I would be talking about very common and identical themes that I observed in my sojourn to understand market cultures in Nigeria.
Saturated markets but people still position themselves outside the market
These open markets are very very saturated, you would discover that in many cases, you would find people who sell the same set of products having a stall or space side by side with each other, however, people have learned to position themselves properly outside the markets using affiliates who drive traffic to their stall or using attractive and most in-demand products as the bait to drive visitors to stay at their stall and look at other products.
I have always believed and preached that marketing principles are the same from time immemorial and they are woven into the cultures of the target audience. The people who visit these markets often have come to know and recognize the affiliates who are popularly called “Baranda” because they add their service charge on this service. So these regular and frequent visitors would rather go to established stores or stores they have built a relationship with when shopping at the market. As a new business, you would be doing yourself a disservice offering regular, undistinguished services that everyone else is offering in the marketplace because it does not help you win against your market competitors. These market people have mastered the art of using distinct products or creative ways to make their stall stand out.
See this video below:
FOMO is a very popular feature and they use it when creating store awareness
It appears that Nigerian consumers are very drawn to the fear of missing out when making purchases. Now I decided to dig deeper and I realized that among the global consumer base;
60% of people make purchases because of FOMO, mostly within 24 hours.

+++

Tasks and exercises |
• 1. In the excerpt on Nigerian market culture, what are the affiliates who drive traffic to stalls popularly called?
• 2. Can you translate this sentence from the excerpt on Nigerian market culture into Spanish: "These market people have mastered the art of using distinct products or creative ways to make their stall stand out."

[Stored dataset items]
+++

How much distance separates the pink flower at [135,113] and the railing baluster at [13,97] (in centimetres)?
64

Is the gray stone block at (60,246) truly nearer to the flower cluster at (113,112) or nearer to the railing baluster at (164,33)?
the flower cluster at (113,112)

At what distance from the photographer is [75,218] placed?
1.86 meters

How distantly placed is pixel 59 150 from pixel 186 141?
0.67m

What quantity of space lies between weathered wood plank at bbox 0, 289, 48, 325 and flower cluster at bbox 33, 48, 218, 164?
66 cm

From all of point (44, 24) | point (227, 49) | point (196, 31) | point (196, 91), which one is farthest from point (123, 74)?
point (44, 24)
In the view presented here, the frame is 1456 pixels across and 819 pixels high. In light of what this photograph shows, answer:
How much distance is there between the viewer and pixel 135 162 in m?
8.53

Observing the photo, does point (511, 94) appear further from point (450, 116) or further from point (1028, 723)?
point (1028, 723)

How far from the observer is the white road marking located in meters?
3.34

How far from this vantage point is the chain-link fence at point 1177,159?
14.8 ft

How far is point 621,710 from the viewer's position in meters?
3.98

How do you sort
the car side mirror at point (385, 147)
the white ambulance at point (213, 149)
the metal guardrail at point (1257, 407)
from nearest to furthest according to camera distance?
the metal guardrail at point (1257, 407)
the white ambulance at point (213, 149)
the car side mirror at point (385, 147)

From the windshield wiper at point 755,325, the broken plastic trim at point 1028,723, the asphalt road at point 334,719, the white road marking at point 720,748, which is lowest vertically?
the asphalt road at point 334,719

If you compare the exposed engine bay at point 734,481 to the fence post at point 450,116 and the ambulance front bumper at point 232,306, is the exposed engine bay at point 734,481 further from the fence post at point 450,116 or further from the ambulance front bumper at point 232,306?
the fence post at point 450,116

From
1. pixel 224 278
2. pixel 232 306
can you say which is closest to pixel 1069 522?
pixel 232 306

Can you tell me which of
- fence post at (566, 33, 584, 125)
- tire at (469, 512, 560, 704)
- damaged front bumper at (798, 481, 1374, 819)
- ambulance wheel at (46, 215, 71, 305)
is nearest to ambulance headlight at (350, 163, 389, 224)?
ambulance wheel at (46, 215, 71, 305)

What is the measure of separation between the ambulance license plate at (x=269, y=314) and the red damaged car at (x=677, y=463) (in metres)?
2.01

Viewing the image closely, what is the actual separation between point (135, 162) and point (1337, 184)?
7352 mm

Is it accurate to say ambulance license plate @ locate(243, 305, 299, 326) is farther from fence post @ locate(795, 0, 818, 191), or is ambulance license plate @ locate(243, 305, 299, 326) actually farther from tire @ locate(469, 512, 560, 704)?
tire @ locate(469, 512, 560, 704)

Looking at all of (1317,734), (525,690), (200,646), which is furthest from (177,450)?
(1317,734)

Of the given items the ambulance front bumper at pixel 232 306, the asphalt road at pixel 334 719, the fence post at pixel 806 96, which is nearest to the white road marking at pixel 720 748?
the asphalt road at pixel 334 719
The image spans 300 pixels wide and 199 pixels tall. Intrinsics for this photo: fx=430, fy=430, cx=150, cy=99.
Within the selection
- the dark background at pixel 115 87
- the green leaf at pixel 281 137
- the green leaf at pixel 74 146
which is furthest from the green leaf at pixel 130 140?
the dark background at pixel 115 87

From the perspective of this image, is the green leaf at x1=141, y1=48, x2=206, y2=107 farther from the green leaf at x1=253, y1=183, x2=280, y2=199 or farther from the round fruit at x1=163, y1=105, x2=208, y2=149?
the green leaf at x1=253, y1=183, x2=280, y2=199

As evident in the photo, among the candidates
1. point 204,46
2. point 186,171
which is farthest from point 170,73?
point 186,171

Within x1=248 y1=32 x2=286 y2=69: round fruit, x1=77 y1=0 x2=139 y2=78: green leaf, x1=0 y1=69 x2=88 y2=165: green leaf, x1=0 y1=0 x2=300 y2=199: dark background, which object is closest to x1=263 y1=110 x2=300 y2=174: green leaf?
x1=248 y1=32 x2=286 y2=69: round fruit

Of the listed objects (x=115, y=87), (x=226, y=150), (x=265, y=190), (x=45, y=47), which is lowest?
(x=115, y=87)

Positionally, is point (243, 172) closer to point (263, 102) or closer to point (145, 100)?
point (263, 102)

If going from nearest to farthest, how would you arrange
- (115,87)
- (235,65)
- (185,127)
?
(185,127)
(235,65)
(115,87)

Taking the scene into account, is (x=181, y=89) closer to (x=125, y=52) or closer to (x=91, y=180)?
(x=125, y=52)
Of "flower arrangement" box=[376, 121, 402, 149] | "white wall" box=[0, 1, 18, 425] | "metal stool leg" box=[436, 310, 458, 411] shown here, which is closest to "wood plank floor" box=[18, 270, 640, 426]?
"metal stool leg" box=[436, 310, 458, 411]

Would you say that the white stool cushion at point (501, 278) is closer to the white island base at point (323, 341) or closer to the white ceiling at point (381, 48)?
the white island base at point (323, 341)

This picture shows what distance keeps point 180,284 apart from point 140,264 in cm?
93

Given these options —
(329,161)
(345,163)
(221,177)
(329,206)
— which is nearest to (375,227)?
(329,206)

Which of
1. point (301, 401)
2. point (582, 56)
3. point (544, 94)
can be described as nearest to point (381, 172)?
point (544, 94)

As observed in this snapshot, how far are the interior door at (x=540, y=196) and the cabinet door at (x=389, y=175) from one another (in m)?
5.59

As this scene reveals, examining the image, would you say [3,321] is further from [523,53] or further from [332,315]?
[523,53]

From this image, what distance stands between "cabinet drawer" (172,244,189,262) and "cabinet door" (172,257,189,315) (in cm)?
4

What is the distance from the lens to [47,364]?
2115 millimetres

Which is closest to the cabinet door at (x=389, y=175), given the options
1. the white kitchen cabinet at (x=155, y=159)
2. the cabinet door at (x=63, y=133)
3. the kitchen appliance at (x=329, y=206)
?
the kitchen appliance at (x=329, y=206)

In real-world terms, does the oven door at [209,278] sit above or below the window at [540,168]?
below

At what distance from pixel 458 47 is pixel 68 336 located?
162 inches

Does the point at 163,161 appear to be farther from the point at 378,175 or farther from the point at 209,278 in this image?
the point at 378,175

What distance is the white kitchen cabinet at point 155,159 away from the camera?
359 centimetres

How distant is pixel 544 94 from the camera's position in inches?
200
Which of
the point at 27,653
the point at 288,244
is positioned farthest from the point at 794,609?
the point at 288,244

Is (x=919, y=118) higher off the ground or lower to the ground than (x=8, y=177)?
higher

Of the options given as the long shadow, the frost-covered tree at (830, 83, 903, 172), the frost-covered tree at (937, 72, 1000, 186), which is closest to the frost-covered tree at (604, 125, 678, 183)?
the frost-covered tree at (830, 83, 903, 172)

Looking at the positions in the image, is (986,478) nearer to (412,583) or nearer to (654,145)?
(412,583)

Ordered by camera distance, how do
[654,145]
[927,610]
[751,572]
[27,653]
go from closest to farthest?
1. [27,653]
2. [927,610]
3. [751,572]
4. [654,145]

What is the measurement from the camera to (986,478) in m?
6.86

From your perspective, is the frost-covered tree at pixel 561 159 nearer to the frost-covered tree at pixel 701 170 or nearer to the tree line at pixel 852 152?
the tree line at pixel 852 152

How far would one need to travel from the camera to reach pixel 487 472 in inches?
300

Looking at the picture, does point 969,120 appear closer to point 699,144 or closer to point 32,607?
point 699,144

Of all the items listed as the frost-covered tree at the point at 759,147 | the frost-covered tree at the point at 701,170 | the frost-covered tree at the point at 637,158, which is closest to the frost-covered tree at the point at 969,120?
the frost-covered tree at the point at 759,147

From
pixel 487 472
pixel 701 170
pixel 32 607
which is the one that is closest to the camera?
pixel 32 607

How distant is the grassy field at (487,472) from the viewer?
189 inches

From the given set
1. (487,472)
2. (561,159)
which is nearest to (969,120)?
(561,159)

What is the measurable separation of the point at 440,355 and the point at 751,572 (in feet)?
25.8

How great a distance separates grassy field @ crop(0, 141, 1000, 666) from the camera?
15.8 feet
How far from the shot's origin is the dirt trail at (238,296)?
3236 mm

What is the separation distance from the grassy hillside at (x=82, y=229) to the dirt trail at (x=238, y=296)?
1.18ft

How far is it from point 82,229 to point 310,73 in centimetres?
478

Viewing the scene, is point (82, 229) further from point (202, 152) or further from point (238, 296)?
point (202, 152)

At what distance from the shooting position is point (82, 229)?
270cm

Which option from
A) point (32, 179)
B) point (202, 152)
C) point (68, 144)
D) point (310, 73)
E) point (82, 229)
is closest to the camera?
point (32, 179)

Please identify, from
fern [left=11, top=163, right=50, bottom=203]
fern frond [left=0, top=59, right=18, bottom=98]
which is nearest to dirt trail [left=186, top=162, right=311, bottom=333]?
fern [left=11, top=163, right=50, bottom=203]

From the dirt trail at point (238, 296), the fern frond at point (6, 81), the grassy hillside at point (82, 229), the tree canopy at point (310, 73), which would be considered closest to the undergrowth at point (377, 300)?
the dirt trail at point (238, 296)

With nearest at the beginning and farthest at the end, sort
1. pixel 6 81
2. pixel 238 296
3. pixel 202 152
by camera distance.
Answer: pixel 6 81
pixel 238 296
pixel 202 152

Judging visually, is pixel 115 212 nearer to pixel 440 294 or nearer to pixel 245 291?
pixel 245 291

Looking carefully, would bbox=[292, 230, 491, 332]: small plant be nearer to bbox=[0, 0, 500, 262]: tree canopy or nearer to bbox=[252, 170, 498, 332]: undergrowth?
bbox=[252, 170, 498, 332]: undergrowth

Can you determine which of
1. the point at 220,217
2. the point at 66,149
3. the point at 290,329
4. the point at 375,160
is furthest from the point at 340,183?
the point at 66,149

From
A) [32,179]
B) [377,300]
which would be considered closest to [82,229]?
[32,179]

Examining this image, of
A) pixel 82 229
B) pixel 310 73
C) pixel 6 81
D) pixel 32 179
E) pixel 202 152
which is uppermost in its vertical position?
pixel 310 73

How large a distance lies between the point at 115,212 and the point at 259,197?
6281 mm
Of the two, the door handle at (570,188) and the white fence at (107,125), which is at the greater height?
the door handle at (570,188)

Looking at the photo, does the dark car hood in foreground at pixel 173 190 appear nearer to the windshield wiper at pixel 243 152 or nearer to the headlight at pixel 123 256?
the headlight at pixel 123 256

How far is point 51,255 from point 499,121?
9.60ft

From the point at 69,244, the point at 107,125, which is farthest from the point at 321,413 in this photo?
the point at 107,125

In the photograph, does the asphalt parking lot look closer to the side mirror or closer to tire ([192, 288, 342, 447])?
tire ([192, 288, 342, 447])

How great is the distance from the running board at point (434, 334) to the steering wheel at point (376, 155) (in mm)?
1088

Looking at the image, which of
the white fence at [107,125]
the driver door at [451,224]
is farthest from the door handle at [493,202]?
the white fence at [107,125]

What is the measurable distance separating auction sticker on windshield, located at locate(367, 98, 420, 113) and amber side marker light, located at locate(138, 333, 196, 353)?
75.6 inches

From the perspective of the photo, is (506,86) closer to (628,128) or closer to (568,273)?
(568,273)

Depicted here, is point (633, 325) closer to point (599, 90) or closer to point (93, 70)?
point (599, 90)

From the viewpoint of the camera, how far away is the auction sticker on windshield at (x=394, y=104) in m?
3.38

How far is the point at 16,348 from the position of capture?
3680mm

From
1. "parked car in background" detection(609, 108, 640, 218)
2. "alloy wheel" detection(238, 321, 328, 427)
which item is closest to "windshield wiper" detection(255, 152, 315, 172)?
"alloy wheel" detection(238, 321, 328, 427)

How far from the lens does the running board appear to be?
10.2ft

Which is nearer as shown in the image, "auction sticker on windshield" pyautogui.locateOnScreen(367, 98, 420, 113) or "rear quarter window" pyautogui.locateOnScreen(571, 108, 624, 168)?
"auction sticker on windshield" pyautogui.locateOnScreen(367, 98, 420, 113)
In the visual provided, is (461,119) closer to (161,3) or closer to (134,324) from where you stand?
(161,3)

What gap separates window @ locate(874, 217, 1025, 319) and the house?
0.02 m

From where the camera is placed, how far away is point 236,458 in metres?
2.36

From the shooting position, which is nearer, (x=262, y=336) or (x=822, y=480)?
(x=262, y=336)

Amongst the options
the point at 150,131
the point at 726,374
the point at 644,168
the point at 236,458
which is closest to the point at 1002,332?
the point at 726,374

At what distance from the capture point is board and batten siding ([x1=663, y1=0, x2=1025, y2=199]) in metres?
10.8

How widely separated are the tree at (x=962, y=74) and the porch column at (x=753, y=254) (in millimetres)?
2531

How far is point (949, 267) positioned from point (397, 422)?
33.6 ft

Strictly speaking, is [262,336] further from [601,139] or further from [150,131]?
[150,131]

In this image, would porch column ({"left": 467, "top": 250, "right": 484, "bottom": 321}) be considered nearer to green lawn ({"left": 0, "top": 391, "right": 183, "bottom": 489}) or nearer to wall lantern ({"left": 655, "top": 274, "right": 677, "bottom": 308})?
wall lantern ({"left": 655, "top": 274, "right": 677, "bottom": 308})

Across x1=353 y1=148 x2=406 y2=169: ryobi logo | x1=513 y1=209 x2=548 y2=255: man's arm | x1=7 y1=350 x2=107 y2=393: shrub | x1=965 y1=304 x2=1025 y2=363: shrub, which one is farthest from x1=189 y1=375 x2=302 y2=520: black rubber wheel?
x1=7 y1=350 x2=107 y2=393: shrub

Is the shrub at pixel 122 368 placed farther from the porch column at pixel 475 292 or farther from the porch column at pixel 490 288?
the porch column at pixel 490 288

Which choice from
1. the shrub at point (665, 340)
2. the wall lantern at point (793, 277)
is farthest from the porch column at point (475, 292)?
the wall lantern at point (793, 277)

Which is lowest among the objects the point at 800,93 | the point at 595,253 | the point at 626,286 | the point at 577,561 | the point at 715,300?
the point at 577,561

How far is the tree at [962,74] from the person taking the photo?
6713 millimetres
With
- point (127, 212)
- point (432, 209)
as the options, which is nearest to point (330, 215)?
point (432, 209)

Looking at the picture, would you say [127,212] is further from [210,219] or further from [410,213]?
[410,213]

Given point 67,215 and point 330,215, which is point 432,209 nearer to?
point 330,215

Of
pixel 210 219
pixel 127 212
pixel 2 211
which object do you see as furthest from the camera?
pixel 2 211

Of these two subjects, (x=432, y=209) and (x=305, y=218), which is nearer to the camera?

+++

The replies |
• 1. They are popularly called "Baranda."

• 2. Estos comerciantes del mercado han dominado el arte de usar productos distintivos o formas creativas para hacer que su puesto destaque.